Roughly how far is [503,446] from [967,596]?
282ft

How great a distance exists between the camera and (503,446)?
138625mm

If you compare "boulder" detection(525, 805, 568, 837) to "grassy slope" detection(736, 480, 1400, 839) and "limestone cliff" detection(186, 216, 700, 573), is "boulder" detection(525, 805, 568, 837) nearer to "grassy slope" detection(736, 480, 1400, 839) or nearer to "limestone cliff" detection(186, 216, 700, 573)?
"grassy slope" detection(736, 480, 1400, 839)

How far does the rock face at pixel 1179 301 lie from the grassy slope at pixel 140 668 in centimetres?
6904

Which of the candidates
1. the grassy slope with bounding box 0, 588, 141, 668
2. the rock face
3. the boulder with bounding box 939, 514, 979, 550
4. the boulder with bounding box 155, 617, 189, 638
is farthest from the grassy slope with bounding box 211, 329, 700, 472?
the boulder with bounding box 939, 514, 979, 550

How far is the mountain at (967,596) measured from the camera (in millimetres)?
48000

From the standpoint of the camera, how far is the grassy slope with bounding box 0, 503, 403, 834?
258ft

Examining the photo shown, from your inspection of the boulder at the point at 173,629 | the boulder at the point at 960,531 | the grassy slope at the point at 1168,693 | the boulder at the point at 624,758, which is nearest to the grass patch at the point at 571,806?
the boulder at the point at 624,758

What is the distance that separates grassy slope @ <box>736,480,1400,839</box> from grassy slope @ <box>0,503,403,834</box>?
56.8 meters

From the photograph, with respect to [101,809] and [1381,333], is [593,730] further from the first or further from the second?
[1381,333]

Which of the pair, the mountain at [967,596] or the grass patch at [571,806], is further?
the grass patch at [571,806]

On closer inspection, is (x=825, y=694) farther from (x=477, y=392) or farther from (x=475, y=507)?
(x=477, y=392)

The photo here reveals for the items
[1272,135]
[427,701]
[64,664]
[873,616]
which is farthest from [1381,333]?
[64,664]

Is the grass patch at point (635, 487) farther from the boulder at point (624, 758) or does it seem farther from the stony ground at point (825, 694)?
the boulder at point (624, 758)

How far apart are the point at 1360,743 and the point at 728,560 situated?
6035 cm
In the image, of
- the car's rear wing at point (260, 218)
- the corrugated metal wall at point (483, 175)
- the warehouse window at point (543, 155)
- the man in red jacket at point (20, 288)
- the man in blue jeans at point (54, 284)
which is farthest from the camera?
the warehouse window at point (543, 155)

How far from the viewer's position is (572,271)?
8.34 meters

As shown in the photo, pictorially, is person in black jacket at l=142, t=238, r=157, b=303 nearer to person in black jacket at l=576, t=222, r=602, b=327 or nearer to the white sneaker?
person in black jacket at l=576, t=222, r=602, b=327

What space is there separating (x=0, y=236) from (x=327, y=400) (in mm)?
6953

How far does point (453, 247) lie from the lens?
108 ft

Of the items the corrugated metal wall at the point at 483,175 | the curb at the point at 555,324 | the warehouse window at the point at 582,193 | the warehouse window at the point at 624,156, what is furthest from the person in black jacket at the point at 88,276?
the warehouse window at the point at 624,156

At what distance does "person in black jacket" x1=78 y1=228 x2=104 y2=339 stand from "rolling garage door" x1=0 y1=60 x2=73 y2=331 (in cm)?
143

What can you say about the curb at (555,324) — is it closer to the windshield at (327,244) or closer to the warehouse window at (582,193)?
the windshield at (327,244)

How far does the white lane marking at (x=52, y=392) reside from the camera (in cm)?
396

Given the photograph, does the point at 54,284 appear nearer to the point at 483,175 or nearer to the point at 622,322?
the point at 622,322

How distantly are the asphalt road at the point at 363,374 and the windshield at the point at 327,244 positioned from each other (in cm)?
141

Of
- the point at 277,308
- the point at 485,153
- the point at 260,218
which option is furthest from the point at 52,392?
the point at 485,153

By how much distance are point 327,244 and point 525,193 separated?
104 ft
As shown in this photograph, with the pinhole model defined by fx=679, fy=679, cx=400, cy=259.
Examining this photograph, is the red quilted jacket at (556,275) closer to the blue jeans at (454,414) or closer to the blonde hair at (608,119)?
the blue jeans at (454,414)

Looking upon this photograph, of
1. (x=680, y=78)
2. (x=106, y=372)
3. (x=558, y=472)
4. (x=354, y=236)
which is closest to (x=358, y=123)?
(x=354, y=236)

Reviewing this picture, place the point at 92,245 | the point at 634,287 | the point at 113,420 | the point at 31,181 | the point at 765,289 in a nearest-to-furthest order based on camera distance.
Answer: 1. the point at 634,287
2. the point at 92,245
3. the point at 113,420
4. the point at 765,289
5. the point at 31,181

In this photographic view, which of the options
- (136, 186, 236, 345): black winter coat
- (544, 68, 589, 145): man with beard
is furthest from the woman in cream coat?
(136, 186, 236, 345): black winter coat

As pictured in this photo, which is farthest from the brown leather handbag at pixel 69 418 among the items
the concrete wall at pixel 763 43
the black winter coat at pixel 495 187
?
...
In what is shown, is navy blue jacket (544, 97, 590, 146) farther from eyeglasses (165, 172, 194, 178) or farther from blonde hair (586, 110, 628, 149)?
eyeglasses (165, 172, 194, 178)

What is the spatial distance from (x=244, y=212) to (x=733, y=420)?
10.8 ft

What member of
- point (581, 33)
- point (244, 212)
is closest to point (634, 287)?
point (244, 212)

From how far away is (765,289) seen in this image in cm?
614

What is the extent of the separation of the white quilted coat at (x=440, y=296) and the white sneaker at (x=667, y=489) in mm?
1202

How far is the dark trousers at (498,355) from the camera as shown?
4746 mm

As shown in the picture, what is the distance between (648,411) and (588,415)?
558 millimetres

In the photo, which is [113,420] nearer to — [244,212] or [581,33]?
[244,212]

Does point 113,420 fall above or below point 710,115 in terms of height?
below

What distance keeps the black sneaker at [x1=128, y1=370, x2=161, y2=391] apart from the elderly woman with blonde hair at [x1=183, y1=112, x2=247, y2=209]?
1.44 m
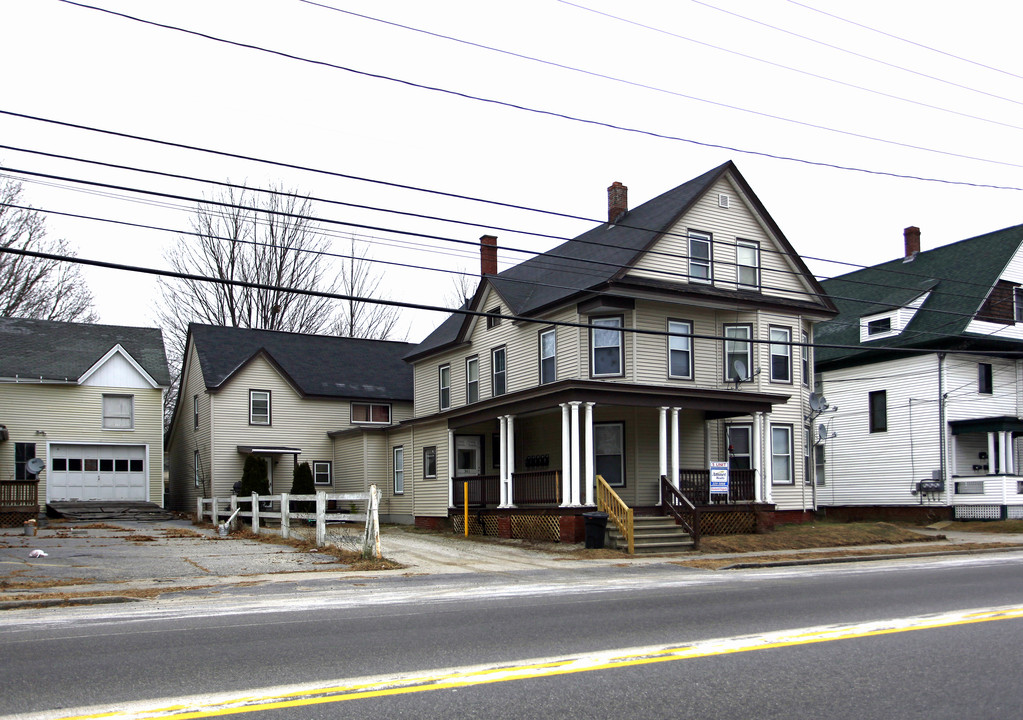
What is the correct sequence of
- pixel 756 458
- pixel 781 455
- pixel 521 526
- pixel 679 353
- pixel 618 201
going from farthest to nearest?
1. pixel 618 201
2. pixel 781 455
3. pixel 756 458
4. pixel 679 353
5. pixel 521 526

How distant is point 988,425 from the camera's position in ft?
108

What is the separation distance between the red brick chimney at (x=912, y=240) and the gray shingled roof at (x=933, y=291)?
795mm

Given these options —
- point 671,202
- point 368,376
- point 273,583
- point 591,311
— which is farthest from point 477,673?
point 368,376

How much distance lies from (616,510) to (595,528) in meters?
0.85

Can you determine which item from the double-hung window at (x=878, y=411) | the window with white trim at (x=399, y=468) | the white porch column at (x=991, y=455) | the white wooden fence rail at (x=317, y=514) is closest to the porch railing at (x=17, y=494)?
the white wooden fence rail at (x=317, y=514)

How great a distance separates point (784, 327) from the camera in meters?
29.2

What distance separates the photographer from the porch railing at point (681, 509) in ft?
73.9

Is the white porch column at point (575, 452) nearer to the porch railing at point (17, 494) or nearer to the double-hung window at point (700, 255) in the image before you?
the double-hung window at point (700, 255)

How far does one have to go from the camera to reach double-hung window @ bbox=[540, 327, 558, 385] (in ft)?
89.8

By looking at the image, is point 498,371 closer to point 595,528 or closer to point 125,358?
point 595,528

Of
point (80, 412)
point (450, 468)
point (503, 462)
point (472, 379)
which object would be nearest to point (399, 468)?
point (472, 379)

**Problem requirements**
Please convert the stretch of entries from the line containing "What distance keeps" through the line containing "5. pixel 521 526", both lines included, into a numbered list, skipping blank lines and leaving out the pictures.

**Task output**
1. What distance keeps the black sneaker at [x1=128, y1=370, x2=161, y2=391] apart from the elderly woman with blonde hair at [x1=183, y1=112, x2=247, y2=209]?
2. 1.44 m
3. What is the correct sequence of
4. - pixel 756 458
5. - pixel 781 455
6. - pixel 521 526
7. - pixel 679 353
8. - pixel 618 201
9. going from farthest to nearest?
10. 1. pixel 618 201
11. 2. pixel 781 455
12. 3. pixel 756 458
13. 4. pixel 679 353
14. 5. pixel 521 526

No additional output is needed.